The fourth host or service filter that must be passed is the time period test. Each host and service definition has a option that specifies which time period contains valid notification times for the host or service. If the time that the notification is being made does not fall within a valid time range in the specified time period, no one gets contacted. If it falls within a valid time range, the notification gets passed to the next filter... Note: If the time period filter is not passed, Nagios will reschedule the next notification for the host or service (if its in a non-OK state) for the next valid time present in the time period. This helps ensure that contacts are notified of problems as soon as possible when the next valid time in time period arrives.
define timeperiod{
timeperiod_name test
alias Except test Hours
monday 08:20-08:15
tuesday 08:20-08:15
wednesday 08:20-08:15
thursday 08:20-08:15
friday 08:20-08:15
saturday 08:20-08:15
sunday 08:20-08:15
}
So if a service goes down between 08:15-08:20, I don't get notified via mail. But the service remained down for another 2 hours, which were during the valid time period, and I still didn't get any notification.
Time periods work in a 24 hour clock. That being said, your current definition would attempt to overlap days and that is not possible. Try taking a look at the on-call rotation for an idea how to use exclusions. You need to create a 24hour period, and then exclude 8:15 - 8:20 and apply this to your service. http://nagios.sourceforge.net/docs/3_0/ ... ation.html
Nagios-Plugins maintainer exclusively, unless you have other C language bugs with open-source nagios projects, then I am happy to help! Please pm or use other communication to alert me to issues as I no longer track the forum.
Are you sure the config objects in question were checked in those 2 minutes and were indeed in a HARD failure state?
Former Nagios employee
"It is turtles. All. The. Way. Down. . . .and maybe an elephant or two."

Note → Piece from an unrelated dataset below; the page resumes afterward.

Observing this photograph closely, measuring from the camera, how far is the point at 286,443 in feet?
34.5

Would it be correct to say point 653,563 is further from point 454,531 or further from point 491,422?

VI VI VI - The editor of the Beast!
Come to the Dark Side.
You're right, redid the check using a broader time range. But still no go, I don't get notified after the excluded period passes. I do get notified, however, if I manually reschedule the service check OR if I reload nagios.
Here's the service template.
So you are finding that it is not checking at all post downtime, and therefore not posting any further hard states?
Nagios-Plugins maintainer exclusively, unless you have other C language bugs with open-source nagios projects, then I am happy to help! Please pm or use other communication to alert me to issues as I no longer track the forum.
After some discussion and code review. Provided the state has not changed from a hard warning or critical, the notification will not happen until the next notification interval. The interval counter is properly decremented and counted during excluded time periods. This means that if your host\service enters a hard state 1 minute prior to being out of excluded notification time, it will not notify until the proper notification interval has passed, regardless of check results provided they stay in the same state. However if your host\service change state after the excluded time, provided you are set to receive them, you will be notified.
SO, what we need to validate, is that if your notification interval is 30 minutes, at a maximum of 30 minutes after re-entering notification time, that you are sent a notification for the check failing.
Nagios-Plugins maintainer exclusively, unless you have other C language bugs with open-source nagios projects, then I am happy to help! Please pm or use other communication to alert me to issues as I no longer track the forum.
sreinhardt wrote:Provided the state has not changed from a hard warning or critical, the notification will not happen until the next notification interval.
In my tests I had notification_interval set to 120 seconds, and still did not get notified after the excluded timeperiod had passed.
In the problem I had in 'production', and also in my tests, the service\host would not change states, it would remain in a hard state == critical.
I left the alert over night and it run for 16h 30m. It started to send notifications only after the log rotate, which means that for 8 hours (before the logrotate) it didn''t send anything.